## WHAT THIS EXERCISE ASKS
**A)** Translate the following sentence from the article on the digitization partnerships of the Bibliothèque nationale de France into French: "Income from partnerships will be reinvested by the BnF in new digitization projects."
**B)** Revise the article on the BnF digitization partnerships from "Income from partnerships" up to and including "Culture and Communication.", substituting "proposals" for "recommendations".
**C)** Pick up the article on the Bibliothèque nationale de France digitization partnerships at the point where it ends, and write its continuation.

--- START ARTICLE ---

Playing Catch 22 with cultural heritage is quite simple: since cultural heritage institutions hardly ever are in a position to digitize their collection because of a lack of financial resources, they obtain funding on the basis of public/private partnerships.
Chances are that in return for the financial support needed for digitization, the private party will seek to retain exclusivity over the digitized objects and to impose restrictions on their further reproduction and making available to the public. The result: the collection is certainly digitized, but the public’s expectation of being able to freely re-use digitized works remains frustrated for as long as the private party has decided.
European cultural heritage institutions regularly face Faust’s dilemma of concluding a pack with the devil to preserve their (collection’s) eternal youth. The French Ministry of Culture announced on 15th January the conclusion of such an agreement with two digitization and archival companies. In its press release entitled ‘Investments for the Future: Two major partnerships concluded for the digitization and dissemination of the collections of the Bibliothèque nationale de France (BnF)’, the Ministry explains that
The Bibliothèque nationale de France, which started fifteen years ago with the digitization of its heritage, also accelerates its activity in this area through the Investment Program for the Future, with the signing of the first two partnership agreements concluded by its subsidiary “BnF-Partnerships” created in 2012 to implement the establishment of partnerships between public and private actors in the digitization and dissemination of heritage artifacts.
The agreement with ProQuest, editor of cultural and historical research database, provides for the scanning of 70,000 French antique books dating from 1470 to 1700. The project involves all copies of incunabula printed before 1500 and by publishing a copy printed for the sixteenth and seventeenth century. The agreement with ProQuest is part of the European program “Early European Books,” in which four major European libraries participate, and which aims to create a virtual digital library bringing together key works before 1700. A selection of 3500 books, chosen by the BnF, will be immediately accessible for free through Gallica. As the scanning progresses, other digitized books will be accessible to all readers of the BnF for ten years before being released for free access through Gallica.
Partnerships with Believe Digital and Memnon Archiving Services concern a digitization project and development of nearly 200 000 78 LPs and 33 rpm. With these two partners, Believe Digital, a French company, European leader in the distribution of digital music, and Memnon Archiving Services, a company specializing in scanning, this project will make available on major digital music distribution platforms a unique offer of more than 700 000 titles across all genres (classical, jazz, and world music …)
Income from partnerships will be reinvested by the BnF in new digitization projects. These two agreements of public-private partnership are based on the recommendations made in recent years by several French or European reports on the development of digital heritage and its dissemination (Marc Tessier report on the digitization of the written heritage, report The New Renaissance commissioned by the European Commission, …). They are fully inscribed in the overall context of the active policy of digitization and dissemination desired and encouraged by Aurélie Filippetti, Minister of Culture and Communication.

--- END ARTICLE ---
--- START INFORMATION SHOWN ---

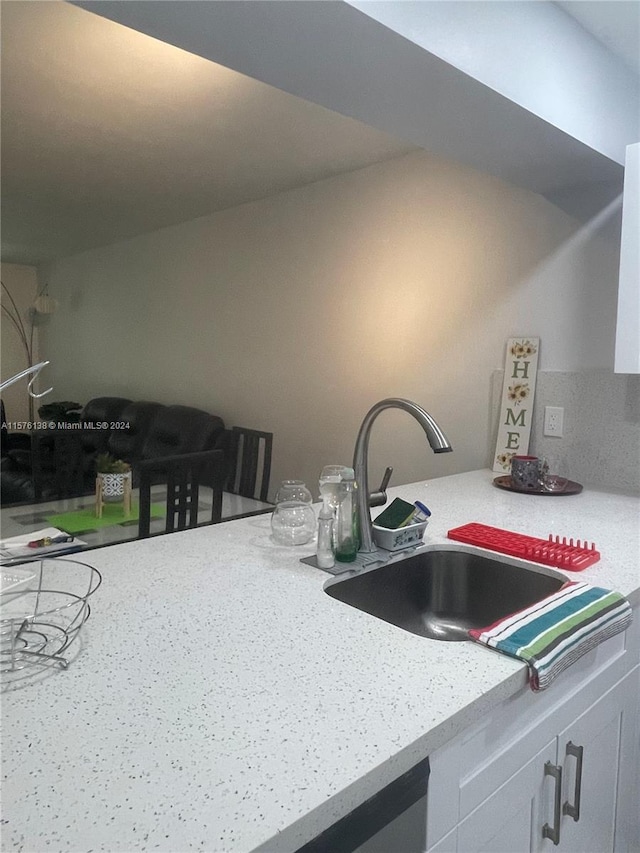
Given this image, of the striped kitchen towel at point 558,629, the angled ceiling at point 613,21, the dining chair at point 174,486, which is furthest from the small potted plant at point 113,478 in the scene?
the angled ceiling at point 613,21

--- END INFORMATION SHOWN ---

## PER-TASK ANSWERS
**A)** Les revenus issus des partenariats seront réinvestis par la BnF dans de nouveaux projets de numérisation.

**B)**
Income from partnerships will be reinvested by the BnF in new digitization projects. These two agreements of public-private partnership are based on the proposals made in recent years by several French or European reports on the development of digital heritage and its dissemination (Marc Tessier report on the digitization of the written heritage, report The New Renaissance commissioned by the European Commission, …). They are fully inscribed in the overall context of the active policy of digitization and dissemination desired and encouraged by Aurélie Filippetti, Minister of Culture and Communication.

**C)**
In short, the two private companies will digitize over 270,000 items in the BnF collection that are in whole or in part in the public domain – including rare antique books. The outcome: the general public, including scholars and researchers, will gain immediate free online access to only 1,3 % of it. For the rest, consultation is only permissible on the premises of the Bibliothèque until the expiration of the 10 year embargo period set in the agreement. Contrary to what the press release says, this agreement is not in line with the recommendations of the New Renaissance report. In the section on public/private partnerships, the report clearly states that
The digitised public domain material should be free of charge for the general public and available in all EU Member States.
(…) The maximum time of preferential use of material digitised in public-private partnerships must not exceed 7 years.
These agreements are also in direct contradiction with the Public Domain Charter published by the Europeana Foundation in 2011.
Sadly, this type of arrangement is not unique to France nor to the Bibliothèque nationale de France. Too many institutions across Europe have been literally forced to conclude similar agreements to get funding for their digitization projects. Where such arrangements could be more easily defended for works that are still protected by copyright (either in the case of out-of-print or orphan works), they generate outcry when they concern works in the public domain.
As the authors of the New Renaissance report emphasized
entering into a partnership with a private entity should not result in compromising the core mission of cultural institutions, but rather further allow them to reap the full benefits from the digitisation of their collections in terms of online accessibility, preservation and re-use.
Let’s imagine ways to break free from the Catch 22 game!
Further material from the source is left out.